Does The Drop In Oil Price Offer Major Opportunities For M&A Activity In The Oil & Gas Sector?

The last few years have seen significant interest from private equity (PE) funds in oil and gas growing steadily, with 2014 in particular bringing healthy PE-backed M&A activity to the North East economy, predominantly in the service sector.

But no doubt, the biggest story to come out of 2014 was the steep decline in oil prices during the last six months of the year. Whilst the fall did not visibly slow deal activity and flow up to the end of the year, the reason for this can be attributed to the fact that hands had been shaken on those deals long before the full extent of the plunge in prices was apparent.

With the dawn of 2015, and a new era of oil price uncertainty, PE attitudes to investment in the oil industry seem uncertain.  It is possible that prices on deals being negotiated but not yet agreed will be influenced by fears that profits and related factors such as Earnings Before Interest, Taxes, Depreciation and Amortization (EBITDA) cannot be sustained or will deliver lower than anticipated growth during a period of intense cost-control, delayed capex spend and potentially cancelled projects. 
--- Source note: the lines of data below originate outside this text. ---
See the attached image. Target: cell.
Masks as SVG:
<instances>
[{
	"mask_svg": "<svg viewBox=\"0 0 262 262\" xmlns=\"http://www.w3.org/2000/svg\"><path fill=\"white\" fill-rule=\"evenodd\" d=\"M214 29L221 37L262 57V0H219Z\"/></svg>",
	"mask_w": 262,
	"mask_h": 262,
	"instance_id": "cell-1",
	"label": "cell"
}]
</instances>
It is also possible that some sellers will be reluctant to accept the almost inevitable lower prices, in favour of sitting tight and waiting to “see what happens”, leading to a slow down in transactions.  However, for those PE houses who understand the sector and the underlying businesses, 2015 could create opportunities to invest at lower prices in a less heated market.  With cost-reduction being one of the main drivers, the large oil service companies may well look to divest themselves of non-core divisions giving opportunities to create strong buy-and-build platforms for future growth.

Although average leverage these days is lower than it was before the financial crisis, PE may well see investment opportunities from distressed situations - where further bank debt to fund growth is either unavailable, being withdrawn or becoming more expensive due to increased scrutiny and risk of covenant breach. 

Additionally, certain sub-sectors in the industry may be attractive to PE - especially businesses which can effectively deliver innovation and efficiencies into the supply chain or environmental or health and safety advantages to enhance regulatory compliance.

So, although lower oil prices present challenges and will mean lower multiples being paid on M&A deals in 2015, potential certainly exists for smart PE investors to take advantage of the cyclical nature of the industry to acquire robust underlying businesses at attractive prices.